• Given exercise: Please copy the items word for word from the beginning through the line that contains "cracked pavement [1, 173, 640, 358]", including that line.

[Stored records]
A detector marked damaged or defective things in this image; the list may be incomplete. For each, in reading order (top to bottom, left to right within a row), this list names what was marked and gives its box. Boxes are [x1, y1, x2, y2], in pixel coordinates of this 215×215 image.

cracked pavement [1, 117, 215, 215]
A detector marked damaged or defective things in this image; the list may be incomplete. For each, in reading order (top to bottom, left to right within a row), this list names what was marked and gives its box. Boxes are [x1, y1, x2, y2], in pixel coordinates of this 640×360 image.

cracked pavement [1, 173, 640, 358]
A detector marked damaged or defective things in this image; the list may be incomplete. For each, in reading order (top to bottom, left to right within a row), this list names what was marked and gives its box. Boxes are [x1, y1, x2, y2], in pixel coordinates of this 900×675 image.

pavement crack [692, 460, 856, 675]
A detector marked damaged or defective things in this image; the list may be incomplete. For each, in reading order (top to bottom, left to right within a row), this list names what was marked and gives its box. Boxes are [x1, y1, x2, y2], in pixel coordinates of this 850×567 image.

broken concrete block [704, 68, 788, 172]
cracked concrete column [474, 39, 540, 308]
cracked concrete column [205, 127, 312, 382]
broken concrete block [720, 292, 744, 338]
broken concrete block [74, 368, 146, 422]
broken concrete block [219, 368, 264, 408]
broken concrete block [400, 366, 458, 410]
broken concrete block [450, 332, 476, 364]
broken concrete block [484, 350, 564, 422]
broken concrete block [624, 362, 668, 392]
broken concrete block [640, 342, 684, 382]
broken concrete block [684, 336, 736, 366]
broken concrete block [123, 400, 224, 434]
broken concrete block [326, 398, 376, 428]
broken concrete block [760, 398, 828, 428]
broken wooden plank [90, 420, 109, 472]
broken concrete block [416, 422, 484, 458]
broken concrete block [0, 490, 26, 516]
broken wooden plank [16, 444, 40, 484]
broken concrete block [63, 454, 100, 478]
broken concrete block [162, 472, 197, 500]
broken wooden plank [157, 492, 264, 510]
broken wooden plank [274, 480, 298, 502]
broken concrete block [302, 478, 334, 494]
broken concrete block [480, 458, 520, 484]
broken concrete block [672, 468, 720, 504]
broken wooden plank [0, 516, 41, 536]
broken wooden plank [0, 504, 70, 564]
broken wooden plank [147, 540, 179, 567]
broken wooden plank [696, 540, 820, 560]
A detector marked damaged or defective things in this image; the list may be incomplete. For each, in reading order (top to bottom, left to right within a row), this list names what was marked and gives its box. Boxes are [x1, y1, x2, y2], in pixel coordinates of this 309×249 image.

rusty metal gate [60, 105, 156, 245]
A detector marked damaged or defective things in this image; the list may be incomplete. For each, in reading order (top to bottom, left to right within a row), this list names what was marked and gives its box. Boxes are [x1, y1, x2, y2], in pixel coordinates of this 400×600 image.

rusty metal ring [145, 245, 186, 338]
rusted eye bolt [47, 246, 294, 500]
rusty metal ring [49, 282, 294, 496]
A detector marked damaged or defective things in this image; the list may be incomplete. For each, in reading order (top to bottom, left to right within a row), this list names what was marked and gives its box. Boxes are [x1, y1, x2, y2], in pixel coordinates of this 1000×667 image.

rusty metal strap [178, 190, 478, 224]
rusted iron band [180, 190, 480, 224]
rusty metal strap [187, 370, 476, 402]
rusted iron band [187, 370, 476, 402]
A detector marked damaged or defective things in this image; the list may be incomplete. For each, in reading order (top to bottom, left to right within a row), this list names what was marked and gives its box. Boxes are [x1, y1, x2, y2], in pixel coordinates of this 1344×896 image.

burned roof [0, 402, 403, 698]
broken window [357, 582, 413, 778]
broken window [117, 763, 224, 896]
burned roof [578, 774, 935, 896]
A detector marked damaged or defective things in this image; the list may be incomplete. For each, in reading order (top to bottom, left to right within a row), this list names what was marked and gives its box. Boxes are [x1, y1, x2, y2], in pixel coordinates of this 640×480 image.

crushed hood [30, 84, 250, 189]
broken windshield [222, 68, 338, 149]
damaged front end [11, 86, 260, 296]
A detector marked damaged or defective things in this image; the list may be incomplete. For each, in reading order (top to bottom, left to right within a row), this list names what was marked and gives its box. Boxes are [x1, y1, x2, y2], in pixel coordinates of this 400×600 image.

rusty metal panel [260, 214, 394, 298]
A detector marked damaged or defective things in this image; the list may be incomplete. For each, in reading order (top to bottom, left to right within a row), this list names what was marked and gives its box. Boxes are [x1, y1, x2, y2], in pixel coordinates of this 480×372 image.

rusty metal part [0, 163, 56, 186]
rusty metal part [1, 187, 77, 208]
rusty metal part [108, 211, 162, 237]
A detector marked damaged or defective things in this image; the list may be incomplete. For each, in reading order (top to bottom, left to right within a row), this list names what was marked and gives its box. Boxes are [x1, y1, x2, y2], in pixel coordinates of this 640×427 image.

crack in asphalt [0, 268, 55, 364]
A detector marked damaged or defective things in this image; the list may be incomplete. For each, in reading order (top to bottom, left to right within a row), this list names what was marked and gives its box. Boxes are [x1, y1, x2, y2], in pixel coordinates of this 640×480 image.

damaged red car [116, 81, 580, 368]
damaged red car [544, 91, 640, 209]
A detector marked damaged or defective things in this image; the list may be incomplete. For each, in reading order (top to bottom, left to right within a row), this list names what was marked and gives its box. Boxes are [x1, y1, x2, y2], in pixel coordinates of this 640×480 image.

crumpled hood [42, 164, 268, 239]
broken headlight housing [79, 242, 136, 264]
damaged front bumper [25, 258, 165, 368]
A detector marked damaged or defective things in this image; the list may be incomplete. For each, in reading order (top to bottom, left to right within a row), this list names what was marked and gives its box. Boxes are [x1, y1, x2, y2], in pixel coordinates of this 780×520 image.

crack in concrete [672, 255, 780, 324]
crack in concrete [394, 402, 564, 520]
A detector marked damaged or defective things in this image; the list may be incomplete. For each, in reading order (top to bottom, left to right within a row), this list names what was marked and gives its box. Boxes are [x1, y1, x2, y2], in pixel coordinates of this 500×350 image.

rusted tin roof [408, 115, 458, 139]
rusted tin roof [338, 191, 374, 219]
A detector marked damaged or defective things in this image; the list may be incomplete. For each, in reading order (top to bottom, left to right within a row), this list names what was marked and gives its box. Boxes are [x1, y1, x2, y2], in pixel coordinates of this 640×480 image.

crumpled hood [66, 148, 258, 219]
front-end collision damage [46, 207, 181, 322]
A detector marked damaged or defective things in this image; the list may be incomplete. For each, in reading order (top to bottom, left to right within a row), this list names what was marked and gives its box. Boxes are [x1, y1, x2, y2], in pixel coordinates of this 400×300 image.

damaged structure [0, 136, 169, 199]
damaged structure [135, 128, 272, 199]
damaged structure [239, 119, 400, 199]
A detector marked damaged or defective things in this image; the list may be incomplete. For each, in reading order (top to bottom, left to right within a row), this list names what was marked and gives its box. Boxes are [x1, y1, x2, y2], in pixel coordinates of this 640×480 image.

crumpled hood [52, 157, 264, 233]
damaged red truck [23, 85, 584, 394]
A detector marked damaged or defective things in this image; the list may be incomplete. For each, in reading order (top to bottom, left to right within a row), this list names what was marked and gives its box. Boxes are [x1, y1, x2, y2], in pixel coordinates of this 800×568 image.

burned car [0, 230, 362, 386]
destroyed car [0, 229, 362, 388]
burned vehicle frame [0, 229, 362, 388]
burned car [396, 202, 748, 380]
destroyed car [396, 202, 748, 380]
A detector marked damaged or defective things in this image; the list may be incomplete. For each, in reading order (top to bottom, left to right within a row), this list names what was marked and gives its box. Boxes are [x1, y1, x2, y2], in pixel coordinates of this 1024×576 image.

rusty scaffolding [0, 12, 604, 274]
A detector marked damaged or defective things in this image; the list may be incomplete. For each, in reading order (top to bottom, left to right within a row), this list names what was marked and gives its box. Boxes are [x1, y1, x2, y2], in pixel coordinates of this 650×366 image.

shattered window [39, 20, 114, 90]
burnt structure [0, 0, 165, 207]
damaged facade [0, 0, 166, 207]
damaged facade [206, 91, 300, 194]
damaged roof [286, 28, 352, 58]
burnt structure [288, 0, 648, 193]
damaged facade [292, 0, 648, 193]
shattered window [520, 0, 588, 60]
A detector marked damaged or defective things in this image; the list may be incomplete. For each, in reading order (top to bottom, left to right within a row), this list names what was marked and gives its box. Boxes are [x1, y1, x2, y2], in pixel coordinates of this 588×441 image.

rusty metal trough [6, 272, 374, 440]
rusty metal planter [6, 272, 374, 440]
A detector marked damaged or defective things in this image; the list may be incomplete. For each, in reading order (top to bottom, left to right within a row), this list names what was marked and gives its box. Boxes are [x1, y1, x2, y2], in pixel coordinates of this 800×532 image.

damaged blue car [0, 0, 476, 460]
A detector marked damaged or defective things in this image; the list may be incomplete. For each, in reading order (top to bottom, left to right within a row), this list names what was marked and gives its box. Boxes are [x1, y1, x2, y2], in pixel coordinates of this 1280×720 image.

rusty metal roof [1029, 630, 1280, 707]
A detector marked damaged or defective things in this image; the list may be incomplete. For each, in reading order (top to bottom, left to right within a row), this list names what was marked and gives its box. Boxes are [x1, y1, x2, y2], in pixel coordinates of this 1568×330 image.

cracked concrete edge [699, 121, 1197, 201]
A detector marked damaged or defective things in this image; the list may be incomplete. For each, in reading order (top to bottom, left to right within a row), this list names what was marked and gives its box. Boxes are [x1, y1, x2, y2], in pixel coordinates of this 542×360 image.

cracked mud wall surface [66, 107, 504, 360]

• Written solution:
A detector marked damaged or defective things in this image; the list may be incomplete. For each, in reading order (top to bottom, left to right within a row), this list names what was marked and gives its box. Boxes are [x1, y1, x2, y2], in pixel coordinates of this 215×215 image.

cracked pavement [1, 117, 215, 215]
A detector marked damaged or defective things in this image; the list may be incomplete. For each, in reading order (top to bottom, left to right within a row), this list names what was marked and gives its box. Boxes are [x1, y1, x2, y2], in pixel coordinates of this 640×360 image.

cracked pavement [1, 173, 640, 358]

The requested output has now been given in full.